Monday 18th February
The return to the second half of Lent term was always going to be a daunting prospect. Over the next few weeks, I will be completing all A-level courses and will be gearing up for an Easter full of revision and battles with the Salopian temptation of procrastination which looms as an ever-threatening spectre.
On a cheerier note, the return also meant that Summer Timetable is now in effect, indicative of not only a lighter atmosphere (weather-wise at least…) but also of sport taking place after periods 6 and 7 rather than before, a relief for optimum concentration. Morning lessons consisted of a humanity-driven double History and double English Lit, studying the Tsarist state in 1914 and John Ford’s ‘’Tis Pity’ respectively, followed by an afternoon with a more scientific edge, Organic Chemistry and Mathematics. Of slight concern was that more work was doled out today than I had given in, always something to set the teeth on edge, but such is life.
Monday afternoons is in some way the pivotal aspect of the week, an assessment of the strength of body, soul and mind. At least if you’re a member of the Hunt. I speak of course of Benjies, that 2.25km route which has remained constant in five years of student-life barring the occasional construction obstruction, inspiring dozens to run for their very lives each and every week. My week started on a high by gaining a personal best of 8 minutes 36 seconds. This was followed by two more laps to get back into the swing of things and I was able to run in a more civilised manner, being able to chat with fellow runners Rory ‘the Blue Baron’ Fraser and fellow Captain (though one squad higher) Ed Mallett.
Some work was completed in the evening but was cut slightly short through a tutor meeting with Miss Whittle and fellow tutee Jack Calvert in which we were able to discuss how school life was going and that we were on top of things.
Tuesday 19th February
Foley’s book, ‘Embracing the Ordinary’ says that ‘the true everyday is Tuesday, the only day entirely untainted by significance’. Somewhat uninspiring.

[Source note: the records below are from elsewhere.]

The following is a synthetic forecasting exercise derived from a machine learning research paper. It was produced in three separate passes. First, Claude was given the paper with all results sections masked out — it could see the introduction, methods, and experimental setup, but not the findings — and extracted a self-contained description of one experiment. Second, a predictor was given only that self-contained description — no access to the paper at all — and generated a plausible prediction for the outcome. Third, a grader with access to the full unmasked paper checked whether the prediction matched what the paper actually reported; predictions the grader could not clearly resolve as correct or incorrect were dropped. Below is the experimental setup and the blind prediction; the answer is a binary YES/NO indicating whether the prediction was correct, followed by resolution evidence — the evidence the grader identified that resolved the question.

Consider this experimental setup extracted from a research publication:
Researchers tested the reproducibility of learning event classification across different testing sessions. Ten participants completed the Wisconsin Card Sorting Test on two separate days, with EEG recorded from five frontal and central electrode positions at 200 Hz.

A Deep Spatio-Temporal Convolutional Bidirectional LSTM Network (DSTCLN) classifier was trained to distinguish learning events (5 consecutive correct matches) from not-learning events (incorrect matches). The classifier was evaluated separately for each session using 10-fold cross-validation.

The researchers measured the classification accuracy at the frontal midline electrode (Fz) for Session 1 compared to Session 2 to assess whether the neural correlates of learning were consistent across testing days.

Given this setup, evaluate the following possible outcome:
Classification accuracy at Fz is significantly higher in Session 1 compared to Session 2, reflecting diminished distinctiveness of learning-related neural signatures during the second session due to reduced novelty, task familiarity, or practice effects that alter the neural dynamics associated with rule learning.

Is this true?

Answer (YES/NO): NO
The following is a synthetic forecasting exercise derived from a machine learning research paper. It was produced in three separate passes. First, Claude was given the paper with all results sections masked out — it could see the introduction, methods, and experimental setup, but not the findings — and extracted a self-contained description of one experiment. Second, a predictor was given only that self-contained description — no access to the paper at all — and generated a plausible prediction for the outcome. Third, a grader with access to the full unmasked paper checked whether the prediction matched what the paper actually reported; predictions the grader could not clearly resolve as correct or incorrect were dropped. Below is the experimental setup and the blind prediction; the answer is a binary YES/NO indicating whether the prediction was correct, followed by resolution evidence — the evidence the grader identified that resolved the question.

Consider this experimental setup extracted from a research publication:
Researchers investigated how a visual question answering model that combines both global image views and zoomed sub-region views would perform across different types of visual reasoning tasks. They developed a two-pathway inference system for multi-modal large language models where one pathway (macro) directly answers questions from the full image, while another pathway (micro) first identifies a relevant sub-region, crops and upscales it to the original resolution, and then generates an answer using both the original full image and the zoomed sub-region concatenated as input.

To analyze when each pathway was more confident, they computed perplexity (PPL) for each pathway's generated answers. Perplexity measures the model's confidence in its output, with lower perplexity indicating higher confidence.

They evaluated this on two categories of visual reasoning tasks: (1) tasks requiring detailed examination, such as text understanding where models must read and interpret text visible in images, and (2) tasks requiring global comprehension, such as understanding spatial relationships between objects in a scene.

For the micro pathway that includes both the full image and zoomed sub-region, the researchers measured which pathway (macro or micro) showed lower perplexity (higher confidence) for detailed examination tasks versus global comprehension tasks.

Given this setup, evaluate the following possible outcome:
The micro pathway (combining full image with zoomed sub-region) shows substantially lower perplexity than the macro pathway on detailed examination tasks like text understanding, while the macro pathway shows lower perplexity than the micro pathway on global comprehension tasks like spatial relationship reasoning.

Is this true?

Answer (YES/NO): YES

Through completing work around lessons I was able to complete an essay on alliance in warfare and a comparison between Milton and Ford as well as actually attending lessons, so that by the end of period 7 nothing too uneventful had occurred.
Yet the day was curiously sunny, and there was something in the air which suggested going further afield. A thought shared by Mr Middleton and Lt. Colonel David who decided the Hunt ought to traverse the treacherous heights of The Lawley with the aim of reaching the peak for sunset. For those unfamiliar with The Lawley, it is a very steep hill which never ever ought to be run up. The Hunt naturally ran up more or less without stopping and though somewhat light-headed, reached the peak with several minutes to spare, giving Mr Middleton the prime opportunity to experiment with some panoramic photography.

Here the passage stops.